The problem with this conception of the literary is that it could as easily be applied to any discourse. Discursive contradiction or resistance cannot be seen as identical with literary quality. That, in effect, is what the Russian Formalists did by defining estrangement as the essential characteristic of literary language. An important strength of discourse theory is that enables one to treat literary discourse as merely one of a complex ensemble of discourses in a particular social formation. Frow ultimately forfeits that gain.


Though this aestheticist privileging of the "literary" dies hard, other theorists--notably Terry Eagleton and Etienne Balibar and Pierre Macherey--have questioned the acceptance of aesthetic value as a proper concern of Marxist criticism.
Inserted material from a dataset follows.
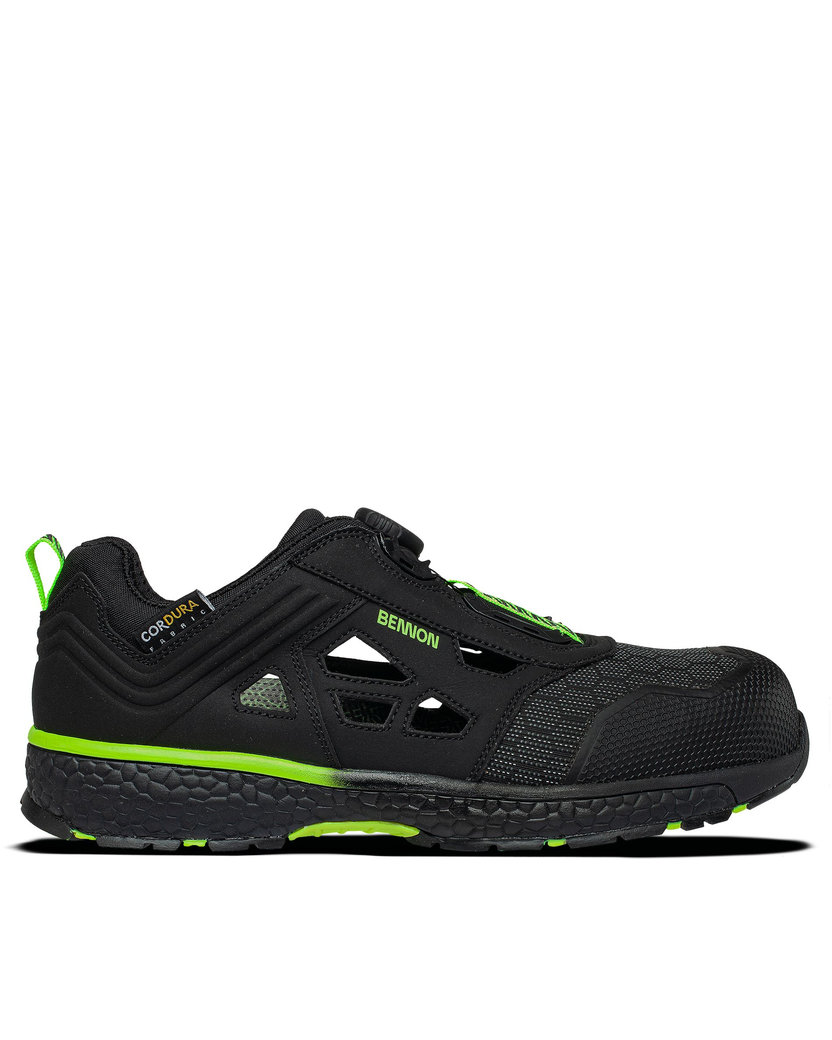 Bennon PREDATOR S1P ESD Sandal Bezpečnostná obuv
They acknowledge Althusser's breakthrough in freeing Marxist criticism from the "reflectionist" problematic, but they reject Jameson's assumption that literature has a universal function which is the source of aesthetic value. Macherey sees this notion as an unnecessary concession to bourgeois ideology. Aesthetic value is not universal; it cannot always be traced to a particular function of the text, even if that function is conceived within Marxist-oriented problematics, such as defamiliarizing ideology, or resolving social contradictions. As Balibar and Macherey state most simply, "literariness is what is recognized as such" (82).
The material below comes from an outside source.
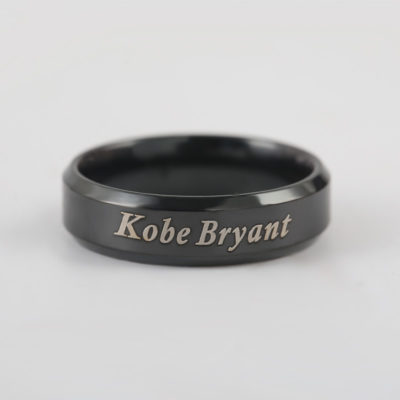 Jinduo Kobe Ring Gift Set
So, where does one turn for a rigorously historicist theory of literary history? Well, actually, this is the wrong question to ask, because the two terms are inherently contradictory. Whatever is literature isn't history, and vice versa. Whatever one came up with wouldn't exactly be "literary history." Rather, it would be more accurate to call it discourse history--Foucault's histories of sexuality and medicine would be seen as models. Some further pointers could be taken from the historian of ideas, Dominick LaCapra. As LaCapra has pointed out, historians regularly, though silently, reshape texts, making them conform with super-imposed "historical" contexts (56). Such interpretations ignore or smooth over elements of the texts which challenge or contest the dominant ideas or ideology assumed to be embodied in the historical context; these are elements which call into question the work's unity, and, therefore, according to classical aesthetics, its aesthetic value. Further, the assumption that literature passively reflects a simple, transparently discernible historical context leads to a premature closure of the critical investigation: the investigator discovers what appears to be a suitable "original pattern" external to the work, and the work is bent to fit that pattern. The causes or origins of ideas in complex (including literary) texts are not likely to be found in any one particular context (57).

LaCapra proposes to address this problem of totalization or oversimplification by reading the text in relation to multiple interacting contexts (or discourses), rather than assuming that it reflects just one context. He suggests six possible contexts for interpreting complex texts: the author's intentions, his motivations, society, culture (elite culture), corpus (of the author's works), and structure (genre). Of course, each of these contexts is a complex text in its own right, and each is unevenly accessible. Thus, reading a text in its relation to multiple interacting contexts is not a "final" solution to the problem of the indeterminacy and conditionality of meaning. But it is a way of acknowledging the problem, and it produces a more rigorous, openly "argued-for" articulation of the contextual frame in which the historian will read the text than do totalizing strategies such as those of Frow and Jameson.